Meet The Staff
REGINA RICE BARKER, Executive Director
Regina hails from the Midwest but has lived in NH since 1980. She feels lucky to live in NH and work in VT, enjoying the best of the two worlds. You can find her gardening, visiting with her daughter and grandsons, hiking and traveling. Regina has worked in the field of alternative justice programs for 21 years and appreciates the strong and creative team at Valley Court Diversion Programs.
LYNDSAY PORRECA, Assistant Director and Victim Liaison
Lyndsay is originally from the Upper Valley. She has a Master’s Degree in Victimology and has worked with children and adolescents for several years. She loves working in Restorative Justice because each participant is treated as an individual based on their own needs. In her free time she loves watching hockey, going to Starbucks, and reading.
MAUREEN BOGOSIAN, Program Coordinator Windsor County
Maureen began working at Diversion in 2009 after working in the restaurant business for 25 years. She became interested in the judicial process after being a Guardian ad Litem in Windsor County. Two years ago she became a licensed Alcohol and Drug counselor. Maureen grew up on Cape Cod with ten brothers and sisters and has made her home in Weathersfield,VT. She has four grown children and enjoys road trips, playing Scrabble, gardening, and cooking.
ERIN KEEFE, Program Coordinator Windsor County
Erin has a Bachelor’s Degree in Human Services. After graduating in 2008, Erin worked in case management and family services. Erin came to Valley Court Diversion in 2016. She enjoys working in Restorative Justice because the goal is to make sure that everyone who is involved gets the opportunity to participate and be made whole. In her free time, Erin loves spending time with her family. During the summer they love to spend time at the beach and find local swimming holes.
AMBER RICARD-PITTMAN, Program Coordinator Lower Grafton County
Amber is originally from the Upper Valley. Amber became interested in alternative programs when she started as a volunteer. She is grateful for the fact that Lower Grafton County has adopted a Diversion program, and enjoys being able to work with people and guide them before they have contact with the formal judicial system. Amber enjoys spending with her family, watching movies, and trying new types of cuisine.
KAYLA MILLER, Program Coordinator Balanced and Restorative Justice
Kayla was born in Massachusetts but mainly grew up in New Hampshire. Kayla is about to finish her Bachelor’s Degree in Psychology from Granite State College. Kayla has worked with youth for many years including in a school and residential setting. Kayla loves working with high risk youth to try and help make a positive difference in their lives. In her free time she loves to go on hikes and outdoor adventures with her significant other and their dogs.
ELLEN WICKLUM, Pre-Trial Services Coordinator
Ellen joined the Valley Court Diversion team with an extensive and unique professional background.; from serving in the Canadian Military, being an editor, and a case manager in social services. Her interest in law and justice, combined with her ability to help people make change is what she enjoys most about working in alternative justice. Ellen came to the United States in 1995 after growing up in Canada and spending some time in England. In her free time, Ellen likes to garden, read, and eat candy.

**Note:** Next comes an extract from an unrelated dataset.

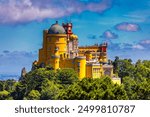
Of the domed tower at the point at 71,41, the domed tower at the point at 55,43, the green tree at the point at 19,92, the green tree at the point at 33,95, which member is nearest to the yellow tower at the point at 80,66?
the domed tower at the point at 55,43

SARA DEGENNARO, Clinical Coordinator
Sara is a Licensed Mental Health Counselor, Licensed Substance Abuse Counselor, and Certified Clinical Supervisor in Vermont and New Hampshire. She majored in Philosophy at the University of Vermont and graduated from Antioch University Graduate School with a degree in Counseling Psychology.
Practicing since 1990, Sara currently has a private practice in White River Junction, Vermont. In addition to being the Clinical Supervisor of Valley Court Diversion Programs, Sara has supervised a large number of counselors to obtain their AAP and LADC, and Mental Health Counselor licensure. Sara has been involved developing restorative justice programs for fifteen years, partly as a result of working in Vermont prisons for more than seven years where she came to the belief that the incarceration model did not change behavior or make our communities safer. She lives on a family farm where she gardens, works on art projects, and practices the martial arts that she has studied for more than twenty-five years.